Le transfert actif, c'est-à-dire lorsque la Belgique a immatriculé un objet qui doit être immatriculé par un autre Etat, requiert que cet autre Etat soit lui-même Etat de lancement de l'objet au sens de la Convention des Nations Unies du 14 janvier 1975 sur l'immatriculation des objets lancés dans l'espace extra-atmosphérique. Ce transfert prend la forme d'un arrangement avec les autorités compétentes de l'Etat reprenant l'immatriculation de l'objet, accompagnée d'une radiation de l'inscription de l'objet du registre belge des objets spatiaux.
Le transfert passif, c'est-à-dire lorsque la Belgique immatricule un objet déjà immatriculé par un autre Etat, requiert que la Belgique soit Etat de lancement de cet objet au sens de la Convention des Nations Unies du 14 janvier 1975 sur l'immatriculation des objets lancés dans l'espace extra-atmosphérique.

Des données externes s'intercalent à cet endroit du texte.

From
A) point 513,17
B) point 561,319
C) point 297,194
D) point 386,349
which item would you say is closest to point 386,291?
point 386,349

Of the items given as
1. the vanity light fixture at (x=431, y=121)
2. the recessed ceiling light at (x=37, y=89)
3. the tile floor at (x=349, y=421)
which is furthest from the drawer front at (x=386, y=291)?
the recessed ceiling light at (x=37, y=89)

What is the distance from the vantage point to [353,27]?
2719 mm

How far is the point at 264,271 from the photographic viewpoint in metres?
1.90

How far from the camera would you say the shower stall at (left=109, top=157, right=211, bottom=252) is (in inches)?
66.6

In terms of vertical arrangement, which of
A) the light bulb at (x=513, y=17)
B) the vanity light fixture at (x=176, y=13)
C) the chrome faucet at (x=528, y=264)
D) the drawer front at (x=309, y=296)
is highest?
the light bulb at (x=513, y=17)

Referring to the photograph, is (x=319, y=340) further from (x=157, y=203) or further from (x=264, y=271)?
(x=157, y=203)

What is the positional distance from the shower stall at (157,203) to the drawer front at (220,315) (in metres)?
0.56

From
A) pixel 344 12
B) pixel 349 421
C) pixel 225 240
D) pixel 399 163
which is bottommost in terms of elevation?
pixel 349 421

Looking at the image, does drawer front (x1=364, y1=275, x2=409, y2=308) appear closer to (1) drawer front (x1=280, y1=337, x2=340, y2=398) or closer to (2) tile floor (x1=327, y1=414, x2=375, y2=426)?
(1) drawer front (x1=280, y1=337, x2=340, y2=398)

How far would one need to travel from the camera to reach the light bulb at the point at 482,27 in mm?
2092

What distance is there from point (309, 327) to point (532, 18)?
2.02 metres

Il faut en outre que l'Etat primo-immatriculant s'engage à radier l'inscription de l'objet de son registre. En outre, lorsque l'activité impliquant l'objet est menée par une entité non-gouvernementale, l'activité doit répondre à l'un des critères fixés par l'art. 5, §2, de l'arrêté royal.
Il est important de distinguer le transfert d'immatriculation, le transfert d'activité et le transfert de propriété. Il s'agit de trois opérations distinctes, même si elles peuvent être connexes.

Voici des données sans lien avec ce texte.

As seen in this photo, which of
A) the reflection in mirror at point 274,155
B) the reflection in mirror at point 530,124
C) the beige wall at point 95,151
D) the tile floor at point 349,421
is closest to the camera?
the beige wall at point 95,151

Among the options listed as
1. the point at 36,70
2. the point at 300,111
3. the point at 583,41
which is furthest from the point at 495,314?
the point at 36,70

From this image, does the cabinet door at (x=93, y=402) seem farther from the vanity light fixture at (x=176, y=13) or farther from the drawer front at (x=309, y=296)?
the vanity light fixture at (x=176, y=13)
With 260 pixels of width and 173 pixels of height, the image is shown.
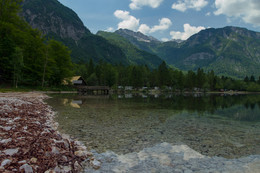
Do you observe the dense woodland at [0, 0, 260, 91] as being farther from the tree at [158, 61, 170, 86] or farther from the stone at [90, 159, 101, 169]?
the tree at [158, 61, 170, 86]

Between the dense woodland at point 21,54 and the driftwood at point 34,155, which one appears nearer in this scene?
the driftwood at point 34,155

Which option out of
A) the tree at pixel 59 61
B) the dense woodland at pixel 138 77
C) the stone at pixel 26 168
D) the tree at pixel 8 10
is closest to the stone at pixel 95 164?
the stone at pixel 26 168

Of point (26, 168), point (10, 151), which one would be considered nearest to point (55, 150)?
point (10, 151)

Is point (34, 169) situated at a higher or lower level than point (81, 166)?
higher

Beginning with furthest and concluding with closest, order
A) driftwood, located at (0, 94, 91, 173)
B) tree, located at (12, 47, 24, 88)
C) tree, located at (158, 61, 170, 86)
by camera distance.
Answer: tree, located at (158, 61, 170, 86)
tree, located at (12, 47, 24, 88)
driftwood, located at (0, 94, 91, 173)

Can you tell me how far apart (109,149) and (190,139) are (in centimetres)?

(4) utilisation durable et rationnelle des ressources spatiales
L'arrêté royal de 2022 précise également le contenu de l'étude d'incidence initiale à réaliser et à soumettre par le demandeur. Celle-ci intègre désormais, dans la troisième partie de cette étude, les mesures prises pour assurer l'utilisation durable et rationnelle des ressources naturelles du milieu spatial.

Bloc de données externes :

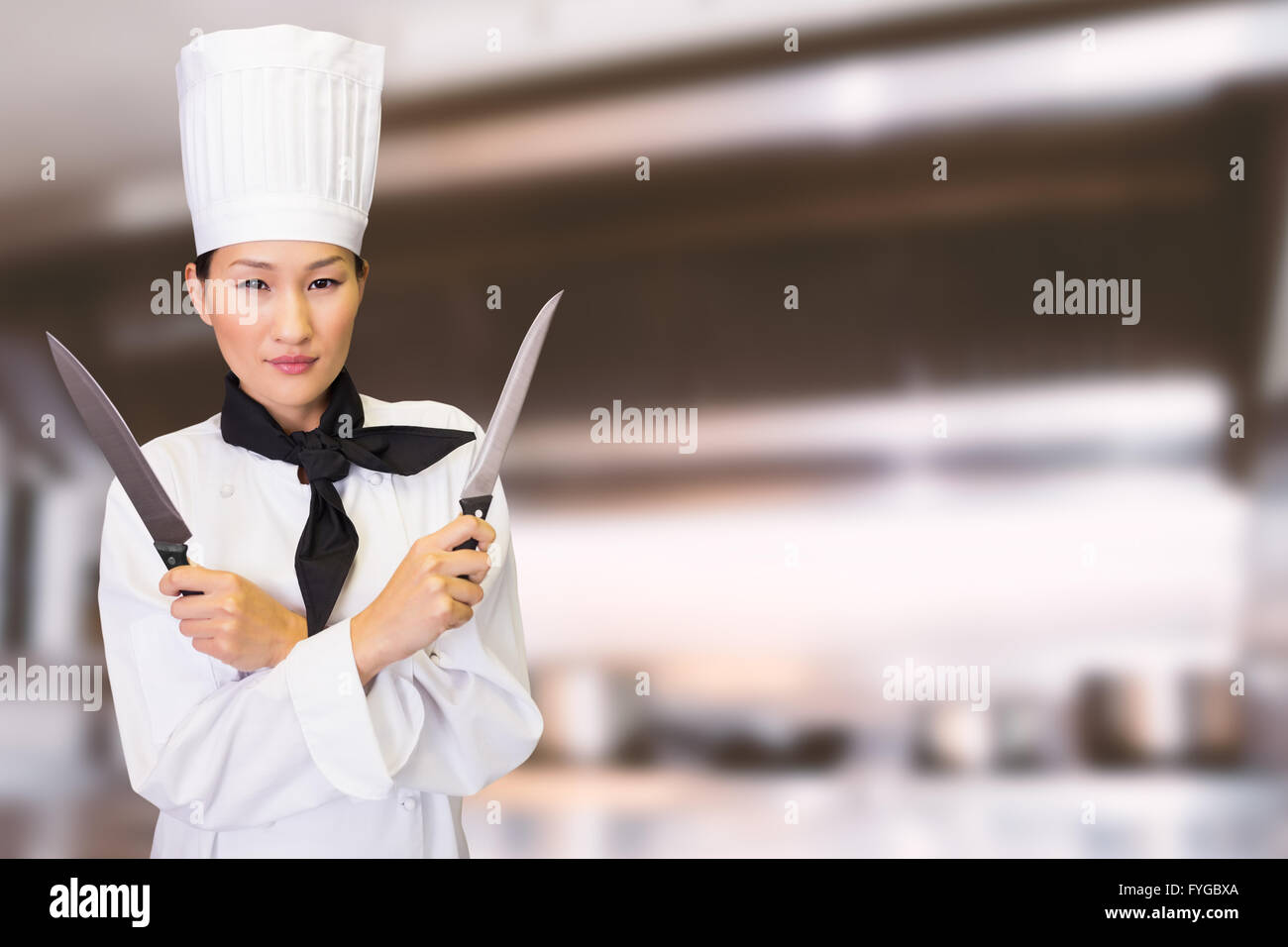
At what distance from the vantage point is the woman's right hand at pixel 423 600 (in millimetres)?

(5) immatriculation des objets lancés par des entreprises privées
L'immatriculation d'un objet spatial a une double fonction:
Jusqu'à l'entrée en vigueur de l'arrêté royal de 2022, il n'existait pas de base juridique permettant à la Belgique d'immatriculer un objet lancé sur ordre d'une entité belge non-gouvernementale. La plupart des objets lancés ayant bénéficié d'un (co)financement public, il était considéré que l'Etat belge avait participé au moins implicitement à l'ordre de lancement de l'objet, permettant ainsi de l'inscrire au Registre national des objets spatiaux. Cette pratique arrivait néanmoins à ses limites, étant donné l'apparition d'activités entièrement financées par l'industrie.
Le Roi a donc défini trois critères alternatifs pour identifier les objets lancés sur ordre d'entités non-gouvernementales belges et dont l'immatriculation est de la responsabilité de l'Etat belge. Il s'agit:
Il est également prévu que, conformément à la Convention des Nations Unies de 1975 précitée, le Gouvernement belge peut conclure des accords ou des arrangements avec un autre Etat de lancement de l'objet, stipulant que cet autre Etat sera en charge d'immatriculer l'objet conformément à ladite convention.
(6) protection des données personnelles
Suite à l'entrée en vigueur de la réglementation européenne pour la protection des données à caractère personnel (RGPD), le Roi a adapté les règles de traitement des informations et des données personnelles dans le cadre des procédures d'autorisation et d'immatriculation.
S'il reste indispensable de collecter des données individuelles relatives à des personnes physiques, notamment afin de s'assurer de la qualification des personnes impliquées dans l'activité, ces données ne sont plus reprises dans le dossier tel que publié en ligne. Ceci correspond à une pratique déjà adoptée par BELSPO pour les dossiers antérieurs à l'entrée en vigueur de l'arrêté royal de 2022.
La conservation des données à caractère personnel par BELSPO est limitée dans le temps en fonction de la durée de la présence de l'objet en orbite terrestre. Une fois tout risque lié à sa présence en orbite, à sa rentrée atmosphérique ou à sa retombée au sol disparu, les données à caractère personnel liée à l'activité sont effacées.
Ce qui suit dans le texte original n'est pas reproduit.